Dr. Bernhard Mäulen: Ärztinnen und Ärzte suchen sich meistens erst dann medizinische Hilfe, wenn sie wirklich nicht mehr anders können und kurz vor dem Zusammenbruch stehen. Zunächst behandeln sie sich selbst, sind dabei aber nicht konsequent. Medikationen werden beispielsweise eigenmächtig verändert. Viele haben gar keinen Hausarzt. In den USA bekommen die Studierenden beigebracht: Selbstbehandlung ist ein Kunstfehler, weil man sich selbst gegenüber nicht objektiv sein kann. Außerdem lassen sich die Kolleginnen und Kollegen nur selten darauf ein, wenn man ihnen verordnet, mal kürzer zu treten. Eine vernünftige Krankschreibung, die auch durchgehalten wird, ist fast die Ausnahme. Die Begründung ist dann meistens, dass die Betroffenen ihr Team nicht alleinlassen können. Uns wird ja eher abtrainiert, Hilfe in Anspruch zu nehmen. Ich behandle selbst viele Kollegen. Und oft sage ich ihnen, dass sie sehenden Auges auf eine Katastrophe zusteuern – aber das bleibt viel zu oft ohne Folgen. Das alles macht Ärztinnen und Ärzte insgesamt zu schlechten, schwierigen Patienten.

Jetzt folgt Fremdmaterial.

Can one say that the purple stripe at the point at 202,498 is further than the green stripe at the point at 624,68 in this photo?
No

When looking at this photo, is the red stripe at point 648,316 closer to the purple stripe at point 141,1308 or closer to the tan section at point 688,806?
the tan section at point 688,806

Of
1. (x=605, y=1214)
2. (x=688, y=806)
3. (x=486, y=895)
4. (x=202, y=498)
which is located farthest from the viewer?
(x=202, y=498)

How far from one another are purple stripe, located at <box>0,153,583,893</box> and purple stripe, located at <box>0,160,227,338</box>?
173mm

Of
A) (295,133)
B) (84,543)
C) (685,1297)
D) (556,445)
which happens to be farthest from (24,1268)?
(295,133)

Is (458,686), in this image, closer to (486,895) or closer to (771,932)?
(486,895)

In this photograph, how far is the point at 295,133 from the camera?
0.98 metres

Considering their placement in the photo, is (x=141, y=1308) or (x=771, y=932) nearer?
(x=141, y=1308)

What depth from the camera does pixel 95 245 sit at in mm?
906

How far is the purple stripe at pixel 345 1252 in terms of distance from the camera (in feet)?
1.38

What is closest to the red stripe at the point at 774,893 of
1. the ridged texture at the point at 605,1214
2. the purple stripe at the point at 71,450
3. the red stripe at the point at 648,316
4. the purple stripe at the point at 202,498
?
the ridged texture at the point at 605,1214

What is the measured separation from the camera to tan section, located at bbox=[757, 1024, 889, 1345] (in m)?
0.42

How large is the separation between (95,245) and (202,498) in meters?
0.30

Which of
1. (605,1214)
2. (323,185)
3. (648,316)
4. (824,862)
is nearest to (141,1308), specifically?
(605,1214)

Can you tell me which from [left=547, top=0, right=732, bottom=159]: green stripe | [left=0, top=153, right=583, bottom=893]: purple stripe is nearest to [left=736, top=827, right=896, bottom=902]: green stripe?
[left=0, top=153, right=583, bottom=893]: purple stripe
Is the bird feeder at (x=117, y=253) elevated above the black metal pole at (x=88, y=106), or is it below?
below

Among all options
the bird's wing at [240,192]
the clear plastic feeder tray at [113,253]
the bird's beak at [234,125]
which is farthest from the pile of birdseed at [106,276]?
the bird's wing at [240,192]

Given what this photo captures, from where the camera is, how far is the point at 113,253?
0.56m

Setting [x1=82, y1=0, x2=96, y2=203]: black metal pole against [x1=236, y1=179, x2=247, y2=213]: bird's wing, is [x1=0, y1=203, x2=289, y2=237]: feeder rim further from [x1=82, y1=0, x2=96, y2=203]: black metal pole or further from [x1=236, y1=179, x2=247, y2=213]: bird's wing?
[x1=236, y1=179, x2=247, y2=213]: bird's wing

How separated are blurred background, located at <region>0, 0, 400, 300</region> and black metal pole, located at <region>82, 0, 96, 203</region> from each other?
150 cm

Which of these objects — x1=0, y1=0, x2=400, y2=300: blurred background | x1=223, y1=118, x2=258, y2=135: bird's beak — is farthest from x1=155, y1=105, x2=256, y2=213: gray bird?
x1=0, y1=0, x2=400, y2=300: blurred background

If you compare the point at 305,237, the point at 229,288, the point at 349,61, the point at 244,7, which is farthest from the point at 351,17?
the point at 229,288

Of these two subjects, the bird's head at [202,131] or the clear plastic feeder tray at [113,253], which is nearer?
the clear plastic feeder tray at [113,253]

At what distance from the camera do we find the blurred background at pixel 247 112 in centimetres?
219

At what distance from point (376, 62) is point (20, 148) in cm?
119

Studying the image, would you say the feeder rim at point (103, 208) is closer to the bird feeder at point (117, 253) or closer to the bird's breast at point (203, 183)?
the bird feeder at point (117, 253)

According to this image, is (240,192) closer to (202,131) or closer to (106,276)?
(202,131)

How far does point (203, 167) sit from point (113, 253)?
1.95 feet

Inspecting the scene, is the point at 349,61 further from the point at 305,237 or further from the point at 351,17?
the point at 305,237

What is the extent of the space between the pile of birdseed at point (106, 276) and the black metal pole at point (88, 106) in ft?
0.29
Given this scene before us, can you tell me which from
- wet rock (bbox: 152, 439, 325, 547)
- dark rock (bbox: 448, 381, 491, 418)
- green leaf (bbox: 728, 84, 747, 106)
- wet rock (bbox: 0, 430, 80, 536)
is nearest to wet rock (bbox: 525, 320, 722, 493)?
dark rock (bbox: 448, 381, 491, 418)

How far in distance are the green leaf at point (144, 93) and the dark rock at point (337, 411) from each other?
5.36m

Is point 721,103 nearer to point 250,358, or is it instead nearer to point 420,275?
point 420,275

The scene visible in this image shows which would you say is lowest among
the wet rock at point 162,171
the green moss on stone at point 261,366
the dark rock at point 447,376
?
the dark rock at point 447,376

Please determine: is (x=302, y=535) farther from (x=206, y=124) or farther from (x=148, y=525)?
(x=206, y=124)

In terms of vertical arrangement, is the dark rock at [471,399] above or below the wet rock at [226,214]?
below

Haben Sie Tipps für die Kolleginnen und Kollegen, wie sie besser auf ihre Gesundheit achten können?

Dr. Bernhard Mäulen: Solche Dinge wie mehr Selbstfürsorge und Entschleunigung wären natürlich für alle gut – die, die es wirklich brauchen, erreicht man aber mit solchen Tipps nicht. Ein Vorschlag wäre, sich bei der nächsten Grippe krankschreiben zu lassen. Die meisten Kolleginnen und Kollegen arbeiten ja auch mit Fieber weiter. Stattdessen sollten sie mindestens zwei bis drei Tage wirklich konsequent zu Hause bleiben und sich selbst beobachten: Wie geht es mir mit meinem kranken Körper? Halte ich das aus? Oder habe ich Schuldgefühle, wenn die Kollegen meinetwegen mehr arbeiten müssen? Und ein anderer, ganz wichtiger Hinweis: Verschreiben Sie sich selbst keine Medikamente – vor allem keine Schmerz-, Schlaf- oder Beruhigungsmittel. Die Gefahr einer Abhängigkeit ist einfach zu groß.

Der Experte:

Bernhard Mäulen

Dr. Bernhard Mäulen ist Facharzt für Psychiatrie und Psychotherapie mit dem Schwerpunkt Suchtmedizin. Er ist Gründer und Leiter des Instituts für Ärztegesundheit in Villingen-Schwenningen.